Saved data entries
******************************

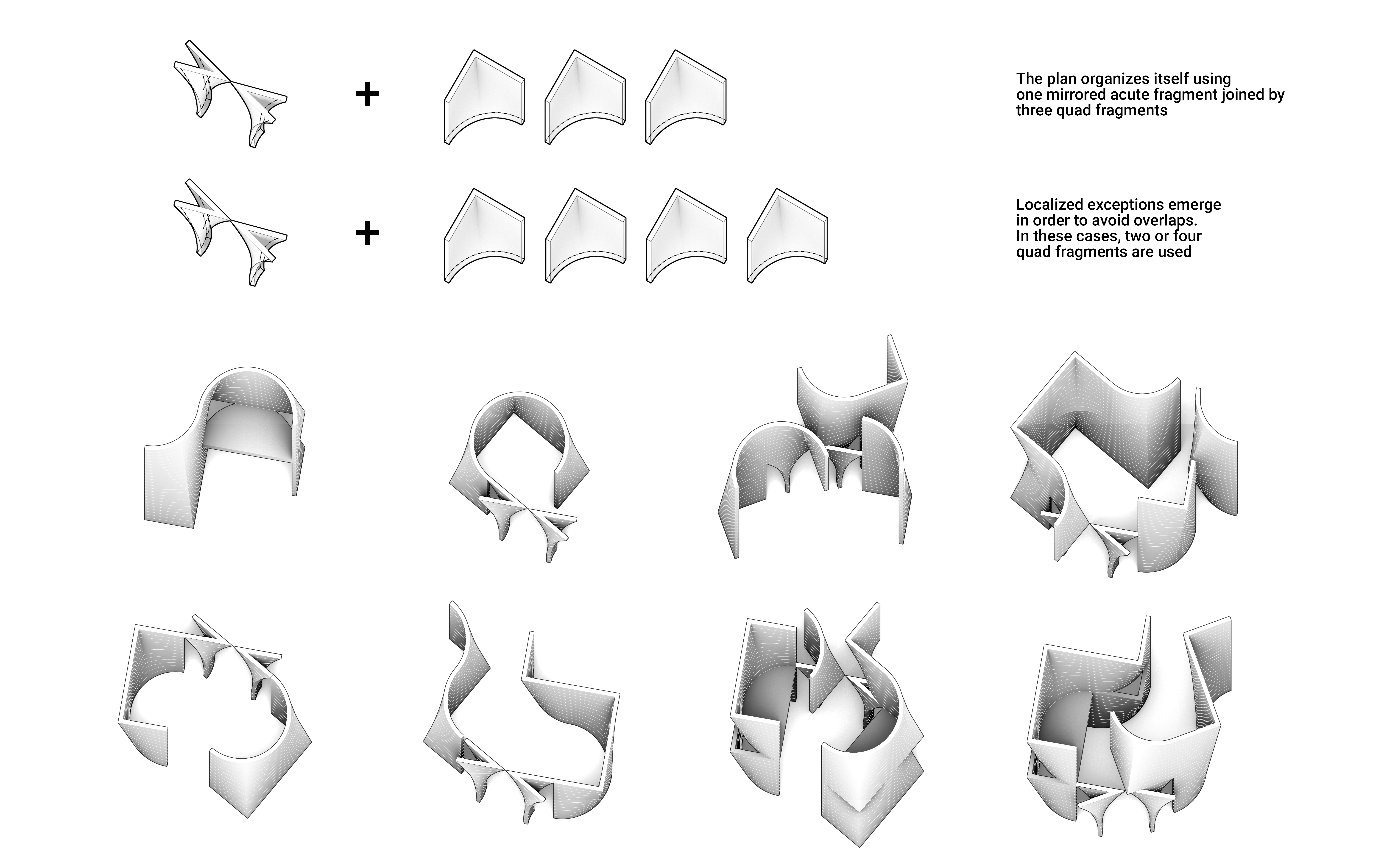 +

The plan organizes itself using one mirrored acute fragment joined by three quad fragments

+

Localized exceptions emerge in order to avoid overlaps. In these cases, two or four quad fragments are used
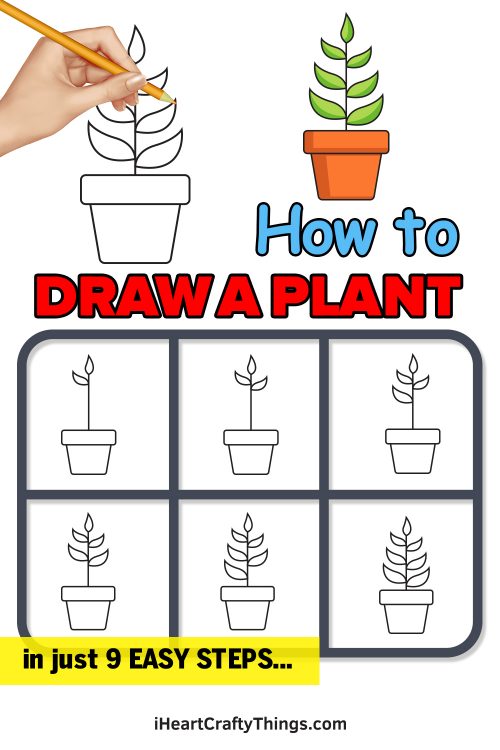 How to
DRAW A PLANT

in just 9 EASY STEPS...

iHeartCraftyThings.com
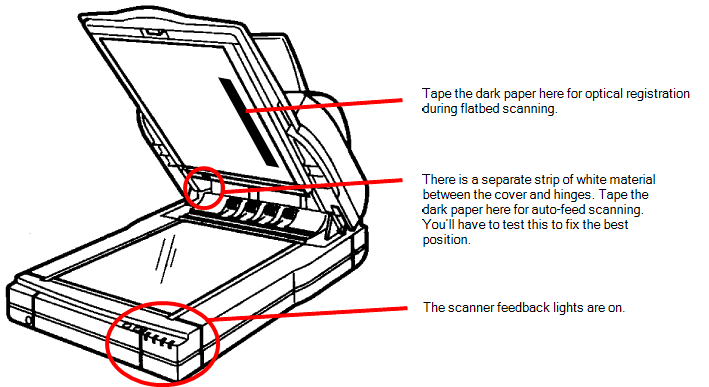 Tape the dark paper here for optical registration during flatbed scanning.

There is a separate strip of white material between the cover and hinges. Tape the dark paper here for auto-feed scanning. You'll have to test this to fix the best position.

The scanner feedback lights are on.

******************************

§ Action item:
Please print the lines above exactly, beginning at the first line of the entries and ending at the line holding "Tape the dark paper here for optical", and leave the pictures out.

§ The answer:
 +

The plan organizes itself using one mirrored acute fragment joined by three quad fragments

+

Localized exceptions emerge in order to avoid overlaps. In these cases, two or four quad fragments are used
 How to
DRAW A PLANT

in just 9 EASY STEPS...

iHeartCraftyThings.com
 Tape the dark paper here for optical registration during flatbed scanning.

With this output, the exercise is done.